(Saved entries)
● ● ● ● ●

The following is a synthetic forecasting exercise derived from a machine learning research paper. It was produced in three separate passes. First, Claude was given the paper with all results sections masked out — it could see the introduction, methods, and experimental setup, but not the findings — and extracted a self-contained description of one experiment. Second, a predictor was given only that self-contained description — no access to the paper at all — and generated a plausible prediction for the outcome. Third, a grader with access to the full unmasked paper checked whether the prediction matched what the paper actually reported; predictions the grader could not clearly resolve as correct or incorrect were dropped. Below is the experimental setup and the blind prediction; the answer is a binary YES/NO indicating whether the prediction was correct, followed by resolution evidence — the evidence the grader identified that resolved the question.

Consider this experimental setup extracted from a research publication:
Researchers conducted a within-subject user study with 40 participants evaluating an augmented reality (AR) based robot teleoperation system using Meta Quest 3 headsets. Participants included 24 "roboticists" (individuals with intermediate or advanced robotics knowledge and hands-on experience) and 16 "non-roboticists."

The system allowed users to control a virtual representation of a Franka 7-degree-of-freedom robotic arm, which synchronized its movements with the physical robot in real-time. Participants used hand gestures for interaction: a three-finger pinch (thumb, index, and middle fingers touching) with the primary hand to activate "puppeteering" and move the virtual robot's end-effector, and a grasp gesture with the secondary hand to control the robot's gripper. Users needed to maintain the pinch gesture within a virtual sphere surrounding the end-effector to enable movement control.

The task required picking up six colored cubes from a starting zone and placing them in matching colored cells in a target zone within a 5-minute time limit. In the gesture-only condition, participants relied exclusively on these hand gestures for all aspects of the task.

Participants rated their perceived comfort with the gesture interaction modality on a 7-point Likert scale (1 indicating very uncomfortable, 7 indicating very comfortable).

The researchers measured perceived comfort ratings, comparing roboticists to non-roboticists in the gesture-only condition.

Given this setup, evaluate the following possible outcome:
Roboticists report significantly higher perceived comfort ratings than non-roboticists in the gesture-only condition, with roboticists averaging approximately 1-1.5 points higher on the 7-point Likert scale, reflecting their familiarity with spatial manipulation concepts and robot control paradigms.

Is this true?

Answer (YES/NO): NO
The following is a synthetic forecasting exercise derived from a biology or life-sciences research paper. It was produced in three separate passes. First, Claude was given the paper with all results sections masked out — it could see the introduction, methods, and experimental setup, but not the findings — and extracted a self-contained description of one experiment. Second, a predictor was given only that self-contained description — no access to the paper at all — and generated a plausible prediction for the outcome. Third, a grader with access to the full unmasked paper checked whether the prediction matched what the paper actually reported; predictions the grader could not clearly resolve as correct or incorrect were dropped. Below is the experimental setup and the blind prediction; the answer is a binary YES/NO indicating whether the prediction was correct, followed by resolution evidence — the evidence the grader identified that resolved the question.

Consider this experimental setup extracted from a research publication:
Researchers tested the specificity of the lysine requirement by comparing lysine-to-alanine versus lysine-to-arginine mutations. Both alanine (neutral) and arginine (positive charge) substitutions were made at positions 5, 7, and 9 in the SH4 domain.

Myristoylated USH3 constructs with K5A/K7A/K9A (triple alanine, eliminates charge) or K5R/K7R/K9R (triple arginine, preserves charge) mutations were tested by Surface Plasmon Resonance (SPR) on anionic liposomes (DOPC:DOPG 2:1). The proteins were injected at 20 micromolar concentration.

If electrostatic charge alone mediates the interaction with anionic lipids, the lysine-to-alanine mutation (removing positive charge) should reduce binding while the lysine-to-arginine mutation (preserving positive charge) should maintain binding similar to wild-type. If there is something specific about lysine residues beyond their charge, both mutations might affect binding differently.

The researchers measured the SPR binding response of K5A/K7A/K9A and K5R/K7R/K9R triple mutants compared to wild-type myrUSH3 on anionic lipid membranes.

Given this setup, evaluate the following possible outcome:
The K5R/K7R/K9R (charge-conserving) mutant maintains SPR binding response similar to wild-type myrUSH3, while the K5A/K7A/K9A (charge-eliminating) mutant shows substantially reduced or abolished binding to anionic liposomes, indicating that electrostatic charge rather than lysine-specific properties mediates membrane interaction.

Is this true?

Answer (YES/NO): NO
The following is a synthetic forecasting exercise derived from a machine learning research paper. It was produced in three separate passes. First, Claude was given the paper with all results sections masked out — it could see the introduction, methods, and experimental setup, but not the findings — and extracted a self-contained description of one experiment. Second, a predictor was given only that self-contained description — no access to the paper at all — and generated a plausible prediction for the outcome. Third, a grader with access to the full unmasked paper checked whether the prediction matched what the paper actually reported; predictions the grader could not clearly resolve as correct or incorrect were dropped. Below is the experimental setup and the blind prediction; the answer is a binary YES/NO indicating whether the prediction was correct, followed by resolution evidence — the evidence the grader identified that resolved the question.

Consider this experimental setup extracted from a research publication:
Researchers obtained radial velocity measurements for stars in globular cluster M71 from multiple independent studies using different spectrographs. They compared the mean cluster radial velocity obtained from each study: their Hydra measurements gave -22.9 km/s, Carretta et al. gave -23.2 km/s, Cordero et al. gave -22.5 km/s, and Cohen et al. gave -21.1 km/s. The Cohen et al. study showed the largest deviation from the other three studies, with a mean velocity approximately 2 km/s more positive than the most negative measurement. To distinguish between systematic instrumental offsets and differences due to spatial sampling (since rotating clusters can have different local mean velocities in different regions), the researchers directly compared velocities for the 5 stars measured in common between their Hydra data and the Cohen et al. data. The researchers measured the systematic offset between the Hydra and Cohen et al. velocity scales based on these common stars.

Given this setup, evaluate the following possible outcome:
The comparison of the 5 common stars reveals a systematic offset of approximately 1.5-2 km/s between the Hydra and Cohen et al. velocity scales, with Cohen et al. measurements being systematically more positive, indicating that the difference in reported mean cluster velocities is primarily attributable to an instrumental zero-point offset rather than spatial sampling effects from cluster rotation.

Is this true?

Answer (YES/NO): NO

● ● ● ● ●

Retrieve all lines from the data that contain the string "ratings".

The researchers measured perceived comfort ratings, comparing roboticists to non-roboticists in the gesture-only condition.
Roboticists report significantly higher perceived comfort ratings than non-roboticists in the gesture-only condition, with roboticists averaging approximately 1-1.5 points higher on the 7-point Likert scale, reflecting their familiarity with spatial manipulation concepts and robot control paradigms.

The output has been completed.